The problem
Please edit the records below so that each "white sock" becomes "white stocking", leaving everything else unchanged.

Rows from a dataset:
☆ ☆ ☆ ☆ ☆ ☆ ☆
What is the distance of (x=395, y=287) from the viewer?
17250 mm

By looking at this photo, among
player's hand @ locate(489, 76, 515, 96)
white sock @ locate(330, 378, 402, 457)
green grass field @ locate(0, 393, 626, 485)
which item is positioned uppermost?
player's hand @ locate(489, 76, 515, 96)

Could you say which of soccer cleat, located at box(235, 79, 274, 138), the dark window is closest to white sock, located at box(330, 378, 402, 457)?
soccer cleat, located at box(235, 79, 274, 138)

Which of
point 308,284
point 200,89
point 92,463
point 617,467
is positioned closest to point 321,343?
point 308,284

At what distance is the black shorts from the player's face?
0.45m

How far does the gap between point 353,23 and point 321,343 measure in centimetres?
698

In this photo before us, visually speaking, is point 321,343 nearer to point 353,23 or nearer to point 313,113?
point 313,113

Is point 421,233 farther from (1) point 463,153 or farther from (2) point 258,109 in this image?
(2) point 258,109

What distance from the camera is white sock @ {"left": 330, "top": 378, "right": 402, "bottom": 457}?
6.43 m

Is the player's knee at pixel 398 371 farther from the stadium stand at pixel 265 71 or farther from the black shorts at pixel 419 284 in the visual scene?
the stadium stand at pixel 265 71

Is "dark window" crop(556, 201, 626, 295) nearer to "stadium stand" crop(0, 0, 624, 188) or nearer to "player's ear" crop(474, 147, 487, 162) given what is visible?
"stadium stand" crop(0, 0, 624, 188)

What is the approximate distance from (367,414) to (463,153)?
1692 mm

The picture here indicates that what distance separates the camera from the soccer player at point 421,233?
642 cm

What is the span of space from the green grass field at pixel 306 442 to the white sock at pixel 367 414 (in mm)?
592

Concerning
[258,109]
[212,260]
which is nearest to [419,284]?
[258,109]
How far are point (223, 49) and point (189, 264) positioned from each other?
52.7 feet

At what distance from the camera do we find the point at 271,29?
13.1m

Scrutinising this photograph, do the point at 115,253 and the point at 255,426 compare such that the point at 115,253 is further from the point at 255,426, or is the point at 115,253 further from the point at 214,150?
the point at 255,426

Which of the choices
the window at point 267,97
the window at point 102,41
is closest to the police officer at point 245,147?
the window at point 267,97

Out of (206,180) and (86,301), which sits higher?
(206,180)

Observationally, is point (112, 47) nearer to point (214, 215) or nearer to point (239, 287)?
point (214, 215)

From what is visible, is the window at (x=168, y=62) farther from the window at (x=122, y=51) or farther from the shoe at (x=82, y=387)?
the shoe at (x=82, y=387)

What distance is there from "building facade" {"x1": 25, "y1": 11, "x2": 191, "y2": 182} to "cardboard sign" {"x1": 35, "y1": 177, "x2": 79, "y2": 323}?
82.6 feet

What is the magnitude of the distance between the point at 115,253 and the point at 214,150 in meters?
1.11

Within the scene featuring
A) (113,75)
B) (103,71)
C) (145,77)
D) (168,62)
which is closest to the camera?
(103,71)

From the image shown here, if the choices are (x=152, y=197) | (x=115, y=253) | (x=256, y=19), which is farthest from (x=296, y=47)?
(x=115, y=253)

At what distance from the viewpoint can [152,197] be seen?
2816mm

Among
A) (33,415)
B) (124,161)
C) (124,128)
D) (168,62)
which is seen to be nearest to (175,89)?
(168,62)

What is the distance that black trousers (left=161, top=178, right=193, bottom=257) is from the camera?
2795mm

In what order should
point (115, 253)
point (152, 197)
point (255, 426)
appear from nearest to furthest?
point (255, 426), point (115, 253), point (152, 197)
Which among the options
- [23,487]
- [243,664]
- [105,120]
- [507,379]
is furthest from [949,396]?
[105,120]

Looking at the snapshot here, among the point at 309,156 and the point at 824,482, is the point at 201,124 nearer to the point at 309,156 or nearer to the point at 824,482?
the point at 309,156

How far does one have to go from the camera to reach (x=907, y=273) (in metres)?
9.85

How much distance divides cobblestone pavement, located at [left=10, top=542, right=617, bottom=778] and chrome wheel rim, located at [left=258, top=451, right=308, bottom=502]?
☆ ☆ ☆ ☆ ☆ ☆ ☆
Result for this exercise
What is the distance of (x=395, y=287) from the viewer?
17250 mm

By looking at this photo, among
player's hand @ locate(489, 76, 515, 96)
white stocking @ locate(330, 378, 402, 457)
green grass field @ locate(0, 393, 626, 485)
which item is positioned uppermost?
player's hand @ locate(489, 76, 515, 96)

Could you say which of soccer cleat, located at box(235, 79, 274, 138), the dark window is closest to white stocking, located at box(330, 378, 402, 457)?
soccer cleat, located at box(235, 79, 274, 138)

Which of
point 308,284
point 200,89
point 92,463
point 617,467
is positioned closest to point 321,343?
point 308,284

At what distance is the black shorts from the player's face?
0.45m

How far does the gap between point 353,23 and point 321,343 measure in centimetres?
698

In this photo before us, visually speaking, is point 321,343 nearer to point 353,23 or nearer to point 313,113?
point 313,113

Is point 421,233 farther from (1) point 463,153 or farther from (2) point 258,109 in this image?
(2) point 258,109

What distance from the camera is white stocking @ {"left": 330, "top": 378, "right": 402, "bottom": 457}?
6.43 m

Is the player's knee at pixel 398 371 farther from the stadium stand at pixel 265 71 or farther from the black shorts at pixel 419 284 in the visual scene?
the stadium stand at pixel 265 71

Is "dark window" crop(556, 201, 626, 295) nearer to "stadium stand" crop(0, 0, 624, 188) or nearer to "player's ear" crop(474, 147, 487, 162) given what is visible?
"stadium stand" crop(0, 0, 624, 188)

What is the approximate distance from (367,414) to (463,153)?
1692 mm

The picture here indicates that what distance separates the camera from the soccer player at point 421,233?
642 cm

What is the span of space from the green grass field at pixel 306 442 to the white stocking at pixel 367 414 (in mm)?
592

Concerning
[258,109]
[212,260]
which is nearest to [419,284]?
[258,109]
How far are point (223, 49) and point (189, 264) positioned from each other?
52.7 feet

At what distance from the camera do we find the point at 271,29?
13.1m

Scrutinising this photograph, do the point at 115,253 and the point at 255,426 compare such that the point at 115,253 is further from the point at 255,426, or is the point at 115,253 further from the point at 214,150?
the point at 255,426

Which of the choices
the window at point 267,97
the window at point 102,41
is closest to the police officer at point 245,147?
the window at point 267,97

Out of (206,180) and (86,301), which sits higher?
(206,180)

Observationally, is point (112, 47) nearer to point (214, 215) or nearer to point (239, 287)?
point (214, 215)

From what is visible, is the window at (x=168, y=62) farther from the window at (x=122, y=51) or farther from the shoe at (x=82, y=387)?
the shoe at (x=82, y=387)

What distance is there from "building facade" {"x1": 25, "y1": 11, "x2": 191, "y2": 182} to "cardboard sign" {"x1": 35, "y1": 177, "x2": 79, "y2": 323}?
82.6 feet

What is the magnitude of the distance between the point at 115,253 and the point at 214,150 in meters?
1.11

Within the scene featuring
A) (113,75)
B) (103,71)
C) (145,77)
D) (168,62)
which is closest to the camera?
(103,71)

From the image shown here, if the choices are (x=152, y=197) | (x=115, y=253) | (x=256, y=19), which is farthest from (x=296, y=47)?
(x=115, y=253)

At what distance from the viewpoint can [152,197] be seen?
2816mm

Among
A) (33,415)
B) (124,161)
C) (124,128)
D) (168,62)
which is seen to be nearest to (175,89)?
(168,62)

What is the distance that black trousers (left=161, top=178, right=193, bottom=257) is from the camera?
2795mm

In what order should
point (115, 253)
point (152, 197)
point (255, 426)
appear from nearest to furthest?
point (255, 426), point (115, 253), point (152, 197)
Which among the options
- [23,487]
- [243,664]
- [105,120]
- [507,379]
is furthest from [949,396]?
[105,120]

Looking at the snapshot here, among the point at 309,156 and the point at 824,482, is the point at 201,124 nearer to the point at 309,156 or nearer to the point at 824,482?
the point at 309,156

How far does one have to go from the camera to reach (x=907, y=273) (in metres)?
9.85

How much distance divides cobblestone pavement, located at [left=10, top=542, right=617, bottom=778] and chrome wheel rim, located at [left=258, top=451, right=308, bottom=502]?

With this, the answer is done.